По трибунам пробежал одобрительный гул.

– Тебе суждено проиграть лишь одну битву, и битва эта случится задолго до заката твоей ратной силы. Тебе суждено предать лишь одного друга, но позор этот будет паче позора проигранной битвы. Ты переживешь и одно, и другое, и больше уже никогда не потерпишь поражения.

Джакомо Гранде при этих словах вскинул брови.

– И все же при жизни твоей будут брошены в землю семена разрушения, которое постигнет город твой.

Об этом-то и говорил да Лоццо. Главное – напустить побольше туману. Зрители, чувствуя сладкий ужас, подались вперед.

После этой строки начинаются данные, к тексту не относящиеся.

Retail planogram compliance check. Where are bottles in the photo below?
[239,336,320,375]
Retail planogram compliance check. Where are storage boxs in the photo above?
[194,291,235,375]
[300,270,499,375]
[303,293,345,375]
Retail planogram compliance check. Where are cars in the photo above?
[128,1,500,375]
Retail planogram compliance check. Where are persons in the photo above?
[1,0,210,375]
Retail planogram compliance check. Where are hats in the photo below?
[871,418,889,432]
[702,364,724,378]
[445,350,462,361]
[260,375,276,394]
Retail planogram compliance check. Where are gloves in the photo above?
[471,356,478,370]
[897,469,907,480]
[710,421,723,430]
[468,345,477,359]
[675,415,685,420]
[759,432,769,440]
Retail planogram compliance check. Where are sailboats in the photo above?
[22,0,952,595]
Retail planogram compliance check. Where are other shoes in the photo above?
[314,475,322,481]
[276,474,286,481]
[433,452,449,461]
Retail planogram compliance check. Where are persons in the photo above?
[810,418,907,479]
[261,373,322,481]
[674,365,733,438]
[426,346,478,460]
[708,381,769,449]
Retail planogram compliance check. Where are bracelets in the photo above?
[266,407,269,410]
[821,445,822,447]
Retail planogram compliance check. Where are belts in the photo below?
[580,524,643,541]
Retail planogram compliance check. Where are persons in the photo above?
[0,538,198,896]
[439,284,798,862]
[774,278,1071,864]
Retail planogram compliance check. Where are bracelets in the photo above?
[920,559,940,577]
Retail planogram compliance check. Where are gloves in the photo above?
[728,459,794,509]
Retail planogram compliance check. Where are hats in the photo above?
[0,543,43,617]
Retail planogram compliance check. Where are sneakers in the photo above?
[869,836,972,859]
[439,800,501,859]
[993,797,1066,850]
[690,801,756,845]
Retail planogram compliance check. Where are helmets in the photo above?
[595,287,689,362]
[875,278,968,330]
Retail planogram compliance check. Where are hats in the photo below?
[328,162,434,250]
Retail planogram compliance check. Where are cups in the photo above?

– Твой город разрушат не войны, а ненависть! А ненависть эта родится от любви. Трижды Верона будет свидетельницей великой любви и падет от нее. Но эта любовь, троекратно повторенная в стенах Вероны, прославит город в веках. В двух случаях великую любовь ожидает брак. В одном случае влюбленные не будут вместе. От отвергнутой любви явится человек. Спасение Вероны ляжет на его плечи. Однако он не спасет, а уничтожит Верону. Он пойдет путем обмана. Он восстанет против судьбы, однако судьба, несмотря ни на что, возлюбит его. Он возродит забытые ремесла, он станет великим сыном Вероны и всего человечества, но песен о нем не сложат. Небеса оплачут его.

На трибунах зашумели. Все думали об одном, и Кангранде наконец задал вопрос вслух:

– Кто это будет?

– Взгляни на своих родственников, – последовал ответ.

Супруга Кангранде нахмурилась. Катерина тоже. Баилардино опешил. С трибун смотрели то на Мастино, то на Альберто. Смотрели также и на Чеччино и его беременную жену. Все эти люди считались родственниками Кангранде. У него не было кровных родственников мужского пола.

Скалигер не сводил глаз с прорицательницы. Взгляд его был тверд, как низкая стена, в которую вцепились его пальцы.

– Мы хотим знать больше!

– Дважды великая любовь осветит Верону при твоей жизни, Скалигер. В первый раз это случится в наступившем году, во второй раз – в год твоей смерти. В третий раз… в третий раз это случится тогда, когда случится. Любовь, которая в третий раз благословит Верону, соединит в себе две первые; она лишит город могущества, но прославит его. До скончания веков о Вероне будут говорить как о городе любви.